Злополучный номер — страница 33 из 41

– Подтверждаю, – сказал Венедикт Серапионович и кивнул для пущей убедительности.

– Ну, а нос, глаза – какие они? – нетерпеливо спросил Иван Федорович, которого снова начали терзать смутные воспоминания, которым он покуда не находил объяснения.

– Нос прямой! – ответил Комолый. – А вот глаза… Я ни разу не встретился с ним взглядом.

– Глаза, кажись, серые, – неуверенно произнес Леонтьев.

Воловцов достал памятную книжку и аккуратно каллиграфическим почерком записал главное из показаний обоих купцов. Чай давно остыл, но чашки у всех троих стояли почти полные: за разговором никто из этой троицы не сделал более двух-трех глотков.

Записав показания, Иван Федорович посидел некоторое время в раздумье, а потом задал последний вопрос:

– Вы покинули господина Стасько около трех часов ночи, так?

– Так, – хором ответили купцы.

– Сказав, что днем пришлете приказчиков забрать отобранные вами часы, верно?

– Верно, так и было, – кивнули купцы.

– Вы попрощались со Стасько и вышли из его комнаты вместе. Так? – последовал новый вопрос.

– Так, – снова согласились купцы.

– А этот помещик из второго нумера остался?

– Остался, – ответил потомственный почетный гражданин Комолый и округлил глаза: – Выходит, он и есть убивец?

– Выходит, – сказал Иван Федорович, полностью уверенный в своем ответе…


Через полчаса судебный следователь Воловцов приступил к допросу еще одного свидетеля, старика Никифора Селищева, конюха купца Суходаева, кормившего лошадей в половине пятого в день убийства и видевшего, как из меблированных комнат Глафиры Малышевой выходил тот самый господин, похожий, по свидетельству купцов Комолого и Леонтьева, на помещика. Таковыми и были первые вопросы судебного следователя Воловцова, после того как он назвал себя, свой чин и должность:

– Значит, это вы видели крепкого высокого мужчину лет тридцати с небольшим? Выходящего из меблированных комнат сестер Малышевых ранним утром восемнадцатого сентября сего года?

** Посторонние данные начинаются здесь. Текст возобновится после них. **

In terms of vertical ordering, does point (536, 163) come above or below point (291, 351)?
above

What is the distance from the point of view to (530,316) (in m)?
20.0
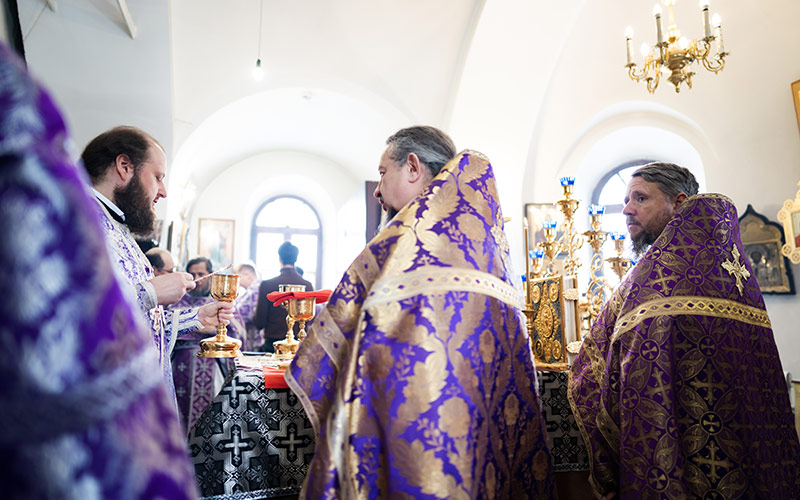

– Да, я это видел, – немного обиженно ответил Селищев. – А почему вы у меня это спрашиваете? Я ведь об этом вашенским служивым уже говорил… И городовому Самохину, и надзирателю Поплавскому. И запись таковая имеется в их бумагах. Что же вы, не верите мне?

– Вы человек пожилой, и не то чтобы мы не верили, а… – начал, было, Воловцов, но старик сердито перебил его:

– Вот и прежние, это… дознаватели мне не шибко верили. Сказывали, мол, ты старик древний и запросто ошибиться мог. – Селищев остро посмотрел на Воловцова и в сердцах громко сморкнулся через ноздрю. – А я, мил-человек, еще на бабу свою залазию через день, и она через меня получает шибкое удовольствие. Ведь что такое девяносто три года? Конечно, сказать, что это возраст младенческий или вьюношеский, нелья. Неправда это будет. Но и то, что девяносто три года – оченно старый возраст, я тоже не согласный. Отец мой прожил сто один год, а дед – так тот и вовсе не знал, сколько ему лет, но в городе сказывали, что преставился он, когда ему стукнуло сто четырнадцать годочков. Так что мои девяносто три – возраст средний… Ведь что ученые сказывают? – ткнул он Ивана Федоровича в бок сухим кулачком.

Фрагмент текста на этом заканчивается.